Im Rahmen dieses Verfahrens müsste der betreffende Mitgliedstaat einen Korrekturmaßnahmenplan vorlegen, den der Rat bewertet und für den er eine Umsetzungsfrist festlegt. Versäumt es ein Mitgliedstaat wiederholt, Korrekturmaßnahmen zu ergreifen, werden Sanktionen gegen ihn eingeleitet.“

Dann gab es hier noch eine Meldung.

Und einen einzigen der Sache gerecht werdenden Kommentar in der Wiener Zeitung:

Brisante Ideen für bessere Balance
Von Hermann Sileitsch
Wie die Europäische Kommission die Budgetdisziplin der EU- und Eurostaaten sicherstellen will, wurde ausgiebig kommentiert.
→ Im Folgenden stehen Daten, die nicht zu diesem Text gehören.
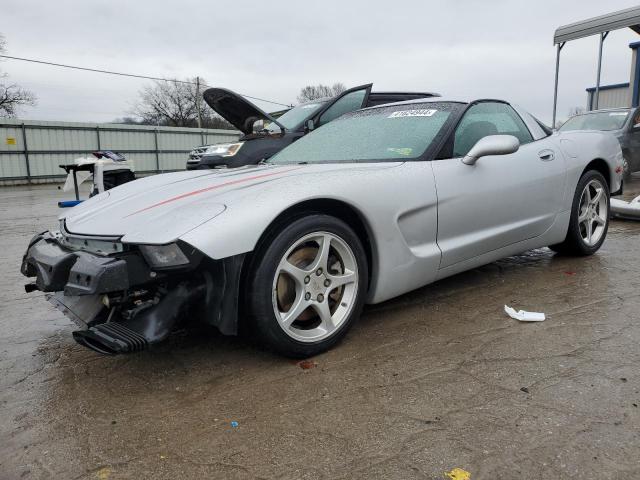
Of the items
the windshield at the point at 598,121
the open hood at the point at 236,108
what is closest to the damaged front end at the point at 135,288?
the open hood at the point at 236,108

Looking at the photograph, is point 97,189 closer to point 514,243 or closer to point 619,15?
point 514,243

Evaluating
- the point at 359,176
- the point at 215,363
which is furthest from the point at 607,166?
Answer: the point at 215,363

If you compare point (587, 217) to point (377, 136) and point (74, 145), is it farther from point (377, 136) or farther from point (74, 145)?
point (74, 145)

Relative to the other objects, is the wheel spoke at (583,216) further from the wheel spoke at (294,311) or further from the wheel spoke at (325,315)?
the wheel spoke at (294,311)

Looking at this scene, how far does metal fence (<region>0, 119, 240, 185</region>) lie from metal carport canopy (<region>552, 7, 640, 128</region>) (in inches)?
534

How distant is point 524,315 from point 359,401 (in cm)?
135

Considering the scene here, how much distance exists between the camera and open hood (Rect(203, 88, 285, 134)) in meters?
6.50

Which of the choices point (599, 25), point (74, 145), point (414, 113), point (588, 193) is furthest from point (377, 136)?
point (74, 145)

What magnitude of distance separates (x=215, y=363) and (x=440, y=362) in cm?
109

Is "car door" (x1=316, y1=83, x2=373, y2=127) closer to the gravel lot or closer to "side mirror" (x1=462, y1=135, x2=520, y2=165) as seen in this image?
"side mirror" (x1=462, y1=135, x2=520, y2=165)

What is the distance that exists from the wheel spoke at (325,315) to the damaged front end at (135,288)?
1.47 ft

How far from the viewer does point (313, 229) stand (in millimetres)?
2395

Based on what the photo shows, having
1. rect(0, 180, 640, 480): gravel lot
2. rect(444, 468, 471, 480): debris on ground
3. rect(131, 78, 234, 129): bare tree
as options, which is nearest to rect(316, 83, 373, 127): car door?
rect(0, 180, 640, 480): gravel lot

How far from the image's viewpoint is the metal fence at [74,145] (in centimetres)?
1847
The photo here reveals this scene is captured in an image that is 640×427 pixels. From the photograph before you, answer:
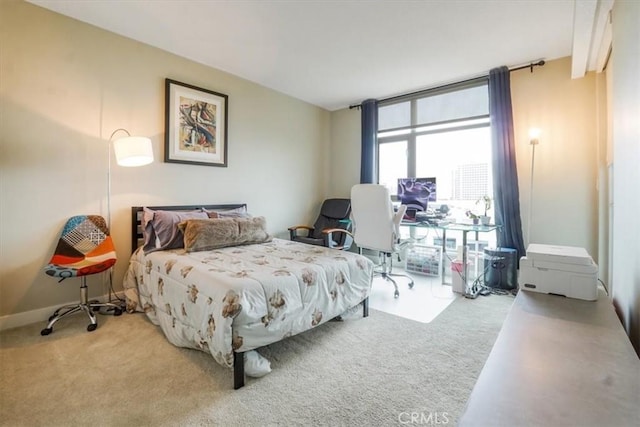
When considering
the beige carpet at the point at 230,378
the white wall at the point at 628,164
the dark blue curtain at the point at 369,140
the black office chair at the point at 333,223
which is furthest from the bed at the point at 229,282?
the dark blue curtain at the point at 369,140

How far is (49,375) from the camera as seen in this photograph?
175 centimetres

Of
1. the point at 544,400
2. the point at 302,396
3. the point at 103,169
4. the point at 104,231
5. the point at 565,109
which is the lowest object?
the point at 302,396

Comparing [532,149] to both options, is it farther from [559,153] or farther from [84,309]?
[84,309]

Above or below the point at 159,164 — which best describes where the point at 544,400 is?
below

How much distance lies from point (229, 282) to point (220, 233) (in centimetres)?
115

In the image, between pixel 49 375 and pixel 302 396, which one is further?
pixel 49 375

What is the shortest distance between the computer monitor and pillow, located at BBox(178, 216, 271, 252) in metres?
2.06

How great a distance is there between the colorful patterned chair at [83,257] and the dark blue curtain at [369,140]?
351cm

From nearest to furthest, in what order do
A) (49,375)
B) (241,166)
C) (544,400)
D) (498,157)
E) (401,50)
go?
1. (544,400)
2. (49,375)
3. (401,50)
4. (498,157)
5. (241,166)

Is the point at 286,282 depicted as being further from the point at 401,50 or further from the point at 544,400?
the point at 401,50

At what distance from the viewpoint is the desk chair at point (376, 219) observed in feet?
10.4

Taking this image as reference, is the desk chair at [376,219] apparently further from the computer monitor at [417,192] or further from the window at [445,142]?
the window at [445,142]

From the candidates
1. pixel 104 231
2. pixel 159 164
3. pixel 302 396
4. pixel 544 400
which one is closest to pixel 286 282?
pixel 302 396

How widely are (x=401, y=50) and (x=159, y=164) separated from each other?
2911 millimetres
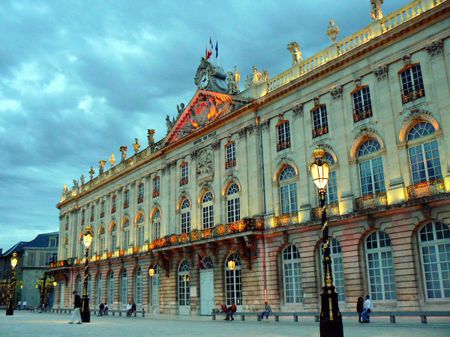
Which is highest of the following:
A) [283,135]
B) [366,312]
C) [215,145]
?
[215,145]

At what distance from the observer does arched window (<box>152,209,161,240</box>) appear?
45875mm

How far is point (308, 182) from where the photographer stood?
100 ft

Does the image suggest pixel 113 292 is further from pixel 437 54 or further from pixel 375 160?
pixel 437 54

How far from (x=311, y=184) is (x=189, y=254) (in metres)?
13.1

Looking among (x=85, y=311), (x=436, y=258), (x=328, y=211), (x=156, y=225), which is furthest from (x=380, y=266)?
(x=156, y=225)

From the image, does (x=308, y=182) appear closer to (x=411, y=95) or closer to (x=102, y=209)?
(x=411, y=95)

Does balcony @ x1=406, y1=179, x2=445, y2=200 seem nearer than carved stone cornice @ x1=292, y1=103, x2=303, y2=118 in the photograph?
Yes

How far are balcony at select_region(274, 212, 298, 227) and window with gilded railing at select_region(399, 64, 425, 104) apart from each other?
9.51m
Fast unbeachtet blieben Vorschläge, die langfristig viel wichtiger sein werden. Die Eckdaten der EU- und Eurostaaten entwickeln sich nämlich seit Jahren massiv auseinander. Ob Finanzkraft, Wettbewerbsfähigkeit, Zahlungs- und Handelsbilanz, Wachstum oder Arbeitslosigkeit – die Schere öffnet sich krisenbedingt noch stärker als zuvor. In den “makroökonomischen Ungleichgewichten” steckt enorme Sprengkraft für die Wirtschafts- und Währungsunion.
Die nun präsentierten Ideen der Kommission sind reichlich vage, aber politisch höchst brisant: Nicht nur Schuldensünder sollen Strafzahlungen leisten müssen, sondern auch Länder, deren Wirtschaftsdaten aus der Balance geraten.
Was in dem Papier weder explizit erwähnt noch ausgeschlossen ist: Ein “Verfahren bei einem übermäßigen Ungleichgewicht” könnte auch die Exportstärke von Ländern wie Deutschland treffen, die sich aus Sicht anderer mit kargen Löhnen Vorteile verschafft haben (das gilt in geringerem Maß auch für Österreich).
Brüssel erhielte so einen Hebel, der bis in die Lohnpolitik reicht. Das ist politisch freilich kaum vorstellbar; erbitterter Widerstand gegen den Frontalangriff auf das deutsche Erfolgsmodell ist fix.“
Quelle: WienerZeitung

Die Ignoranz der deutschen Medien ist bemerkenswert. Das gleiche gilt für den Umgang mit der Veröffentlichung des IMK/Hans-Böckler-Stiftung von gestern:

Beispiel B:

Betreff: Pressemitteilung der Hans-Böckler-Stiftung: IMK: Sparkurs dämpft Konjunktur spürbar

Stellungnahme im Deutschen Bundestag

IMK: Sparkurs dämpft Konjunktur spürbar

Der Sparkurs der Bundesregierung wird im kommenden Jahr die Konjunkturentwicklung in Deutschland spürbar dämpfen. Budgetkürzungen, die Anhebung der Sozialversicherungsbeiträge und das Auslaufen der Konjunkturprogramme summieren sich 2011 zu einem negativen fiskalischen Impuls von 0,7 Prozent oder knapp 18 Milliarden Euro. Diese Zahlen nennt das Institut für Makroökonomie und Konjunkturforschung (IMK) in der Hans-Böckler-Stiftung in einer Stellungnahme zum geplanten Haushaltbegleitgesetz 2011.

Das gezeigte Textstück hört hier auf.